The mechanics are quite simple: the *Dividend* is shifted into a register *R* “head-first”, and the *Divisor* is repeatedly subtracted from *R*. If the subtraction results in an underflow, this is taken to signify that the *Divisor* “did not go in”, and the subtraction is then undone, in *constant-time* (via the conditional-adder introduced earlier in this Chapter.) In the latter case, a **0** is revealed as the current bit of the *Quotient* — whose bits are found backwards, from last (highest) to first (lowest); in the opposite case, a **1** is written. The *Remainder* obtained from the division is found in *R* at the end of the procedure, which requires a number of iterations equal to the bitness of the *Dividend*:

*fz_divis.adb*:

with Words; use Words;
with W_Pred; use W_Pred;
with FZ_Basic; use FZ_Basic;
with FZ_Arith; use FZ_Arith;
with FZ_BitOp; use FZ_BitOp;
with FZ_Shift; use FZ_Shift;
package body FZ_Divis is
-- Dividend is divided by Divisor, producing Quotient and Remainder.
-- WARNING: NO div0 test here!
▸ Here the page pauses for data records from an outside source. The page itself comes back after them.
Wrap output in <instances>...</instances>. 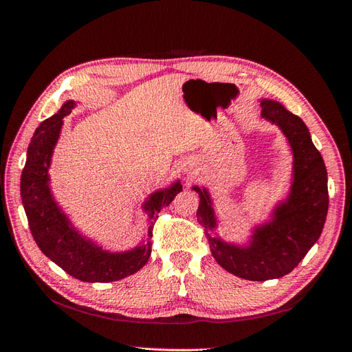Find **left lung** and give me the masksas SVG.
<instances>
[{
  "label": "left lung",
  "mask_w": 352,
  "mask_h": 352,
  "mask_svg": "<svg viewBox=\"0 0 352 352\" xmlns=\"http://www.w3.org/2000/svg\"><path fill=\"white\" fill-rule=\"evenodd\" d=\"M261 116L282 129L294 151L291 195L274 211L273 221L257 228L248 247L226 243L211 236L216 219L206 189L199 194L197 219L206 228L212 257L232 274L247 280L278 279L291 273L320 238L327 208V172L300 117L272 100L261 101Z\"/></svg>",
  "instance_id": "left-lung-1"
}]
</instances>
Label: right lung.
<instances>
[{"mask_svg": "<svg viewBox=\"0 0 352 352\" xmlns=\"http://www.w3.org/2000/svg\"><path fill=\"white\" fill-rule=\"evenodd\" d=\"M73 107L74 102L67 101L58 113L42 122L29 144L20 192L30 233L39 250L73 278L91 283L120 280L142 269L150 258L154 223L151 221L148 228L146 242L127 252L102 251L101 247L82 238L70 226L67 217L51 197L48 167L63 119L70 114ZM180 190L182 185L179 182L166 190H158L145 202V210H150L151 217H154V212L168 206Z\"/></svg>", "mask_w": 352, "mask_h": 352, "instance_id": "obj_1", "label": "right lung"}]
</instances>
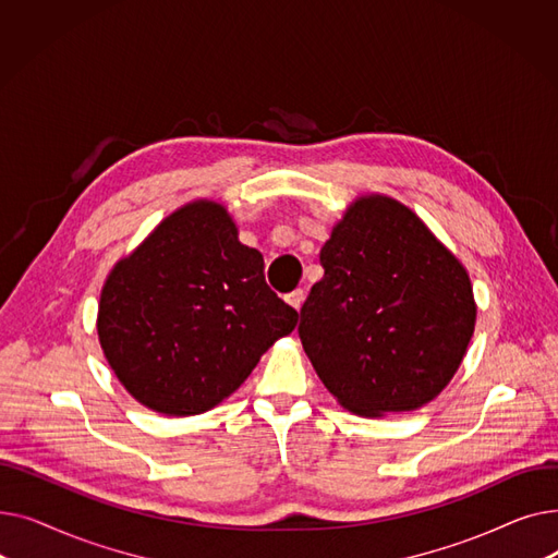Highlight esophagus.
Wrapping results in <instances>:
<instances>
[{
	"instance_id": "1",
	"label": "esophagus",
	"mask_w": 558,
	"mask_h": 558,
	"mask_svg": "<svg viewBox=\"0 0 558 558\" xmlns=\"http://www.w3.org/2000/svg\"><path fill=\"white\" fill-rule=\"evenodd\" d=\"M284 299H287V303H289L291 307L301 310V305H303V301H305V291H303V289H294V291H291V294H287Z\"/></svg>"
}]
</instances>
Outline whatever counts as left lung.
Instances as JSON below:
<instances>
[{"instance_id":"left-lung-1","label":"left lung","mask_w":558,"mask_h":558,"mask_svg":"<svg viewBox=\"0 0 558 558\" xmlns=\"http://www.w3.org/2000/svg\"><path fill=\"white\" fill-rule=\"evenodd\" d=\"M320 264L299 337L326 389L360 416L412 412L441 393L475 330L463 264L379 194L350 205Z\"/></svg>"}]
</instances>
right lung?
<instances>
[{
	"mask_svg": "<svg viewBox=\"0 0 558 558\" xmlns=\"http://www.w3.org/2000/svg\"><path fill=\"white\" fill-rule=\"evenodd\" d=\"M299 312L264 280L223 205L194 201L114 264L97 332L124 389L165 416L203 414L242 387Z\"/></svg>",
	"mask_w": 558,
	"mask_h": 558,
	"instance_id": "right-lung-1",
	"label": "right lung"
}]
</instances>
Caller must test.
procedure FZ_IDiv(Dividend : in FZ;
Divisor : in FZ;
Quotient : out FZ;
Remainder : out FZ) is
-- The working register
QR : FZ(1 .. Dividend'Length + Divisor'Length);
-- Bottom seg of Z will end up containing the Quotient; top - remainder
Q : FZ renames QR(1 .. Dividend'Length); -- Quotient
R : FZ renames QR(Dividend'Length + 1 .. QR'Last); -- Remainder
C : WBool := 0; -- Borrow, from comparator
begin
Q := Dividend; -- Q begins with the Dividend
FZ_Clear(R); -- R begins empty
-- For each bit of Dividend:
for i in 1 .. FZ_Bitness(Dividend) loop
-- Advance QR by 1 bit:
FZ_ShiftLeft(QR, QR, 1);
-- Subtract Divisor from R; Underflow goes into C
FZ_Sub(X => R, Y => Divisor, Difference => R, Underflow => C);
-- If C=1, subtraction underflowed, and then Divisor gets added back:
FZ_Add_Gated(X => R, Y => Divisor, Gate => C, Sum => R);
-- Current result-bit is equal to Not-C, i.e. 1 if Divisor 'went in'
FZ_Or_W(Q, W_Not(C));
end loop;
Quotient := Q; -- Output the Quotient.
Remainder := R; -- Output the Remainder.
end FZ_IDiv;
pragma Inline_Always(FZ_IDiv);

The above is, to my knowledge, the simplest practical integer division algorithm (simple repeated-subtraction is not practical for large numbers and will not be discussed.) There are several substantial improvements that can be made to it, and we will visit them in later chapters. However, it is worth noting that Division is the **most expensive** of the familiar arithmetical operations, and — unlike multiplication — no order-of-magnitude speedup for it is known.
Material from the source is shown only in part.